What is required: Retype every one of the entries below exactly as they appear, omitting the pictures from your answer.

Collected data
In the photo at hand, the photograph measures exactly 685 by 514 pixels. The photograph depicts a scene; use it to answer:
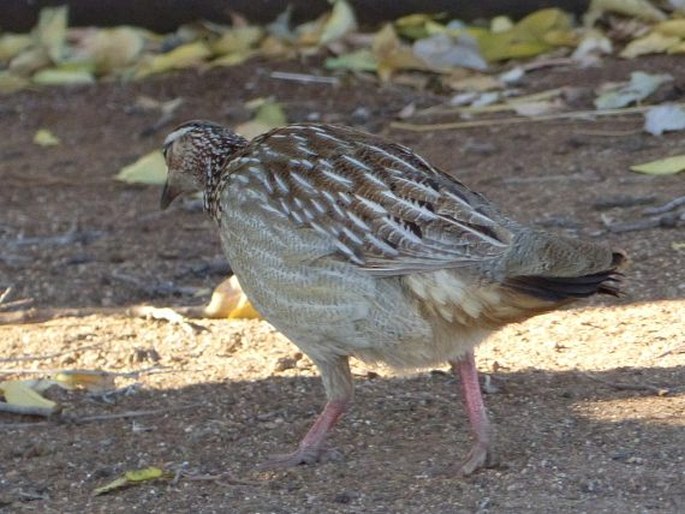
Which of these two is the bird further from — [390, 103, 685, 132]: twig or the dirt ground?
[390, 103, 685, 132]: twig

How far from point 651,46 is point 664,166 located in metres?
1.84

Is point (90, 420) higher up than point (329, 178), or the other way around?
point (329, 178)

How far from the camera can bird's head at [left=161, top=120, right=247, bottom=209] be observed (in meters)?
5.55

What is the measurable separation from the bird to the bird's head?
0.43m

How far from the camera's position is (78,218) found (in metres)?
7.91

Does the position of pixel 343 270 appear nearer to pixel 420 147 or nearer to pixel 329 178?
pixel 329 178

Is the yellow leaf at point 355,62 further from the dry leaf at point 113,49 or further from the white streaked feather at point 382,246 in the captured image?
the white streaked feather at point 382,246

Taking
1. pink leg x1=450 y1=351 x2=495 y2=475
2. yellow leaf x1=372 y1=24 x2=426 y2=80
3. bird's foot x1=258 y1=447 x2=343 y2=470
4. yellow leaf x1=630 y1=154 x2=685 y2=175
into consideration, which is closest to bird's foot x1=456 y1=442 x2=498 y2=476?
pink leg x1=450 y1=351 x2=495 y2=475

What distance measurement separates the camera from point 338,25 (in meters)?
9.77

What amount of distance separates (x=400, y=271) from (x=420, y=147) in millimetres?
3812

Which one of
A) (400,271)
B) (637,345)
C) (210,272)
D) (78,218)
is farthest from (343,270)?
(78,218)

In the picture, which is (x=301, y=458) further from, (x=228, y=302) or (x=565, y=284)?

Solution:
In the photo at hand, the photograph measures exactly 685 by 514 pixels. The photograph depicts a scene; use it to answer:
Which of these two is the bird further from — [390, 103, 685, 132]: twig or the dirt ground?
[390, 103, 685, 132]: twig

How far from point 651,46 is point 664,166 located in metres?
1.84

Is point (90, 420) higher up than point (329, 178), or the other way around?
point (329, 178)

How far from the camera can bird's head at [left=161, top=120, right=247, bottom=209] be observed (in meters)?
5.55

What is the measurable separation from the bird to the bird's head?
0.43m

How far from the camera's position is (78,218) found (in metres)?
7.91

Does the position of pixel 343 270 appear nearer to pixel 420 147 or nearer to pixel 329 178?
pixel 329 178

Is the yellow leaf at point 355,62 further from the dry leaf at point 113,49 or further from the white streaked feather at point 382,246 in the captured image?
the white streaked feather at point 382,246

Taking
1. pink leg x1=450 y1=351 x2=495 y2=475
2. yellow leaf x1=372 y1=24 x2=426 y2=80
3. bird's foot x1=258 y1=447 x2=343 y2=470
4. yellow leaf x1=630 y1=154 x2=685 y2=175
into consideration, which is closest to bird's foot x1=456 y1=442 x2=498 y2=476?
pink leg x1=450 y1=351 x2=495 y2=475

What distance measurement separates the camera from point 338,25 (in meters)?
9.77

What amount of distance separates (x=400, y=271) from (x=420, y=147) in millimetres?
3812

Which one of
A) (400,271)
B) (637,345)
C) (210,272)
D) (78,218)
is farthest from (343,270)?
(78,218)

In the picture, which is (x=301, y=458) further from, (x=228, y=302) or (x=565, y=284)?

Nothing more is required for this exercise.